Amadeo se volvió hacia ella. Sus ojos, más oscuros que la noche, se suavizaron solo por un segundo.

—La otra heredera. La que fue marcada para el mismo destino que tú. Y no está sola.

El silencio cayó como un manto. Lucía bajó lentamente sus manos, aunque la luz seguía rodeándola, palpitando como un corazón abierto.

—¿Vienes a advertirnos… o a arrastrarnos a lo que viene? —preguntó ella, desconfiada.

Amadeo sonrió apenas, una línea triste en su rostro perfecto.

—Ambas cosas. No tienen más tiempo. Esta noche, el velo entre mundos se ha debilitado. Si no vienen conmigo, ella las encontrará primero.
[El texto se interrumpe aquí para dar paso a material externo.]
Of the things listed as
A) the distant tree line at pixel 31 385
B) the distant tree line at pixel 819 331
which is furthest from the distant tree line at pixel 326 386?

Elena dio un paso hacia él. No sabía por qué confiaba en él, pero lo hacía. Era como si algo en lo más profundo de su ser lo recordara, incluso cuando su mente gritaba que era un extraño.

—¿A dónde nos llevarás?

Amadeo extendió la mano, y por primera vez, Elena vio las runas brillando bajo la piel de su brazo. Antiguas, vivas, ardientes. Como si cada una tuviera voz propia.

—Al lugar donde todo comenzó. Y donde todo podría terminar.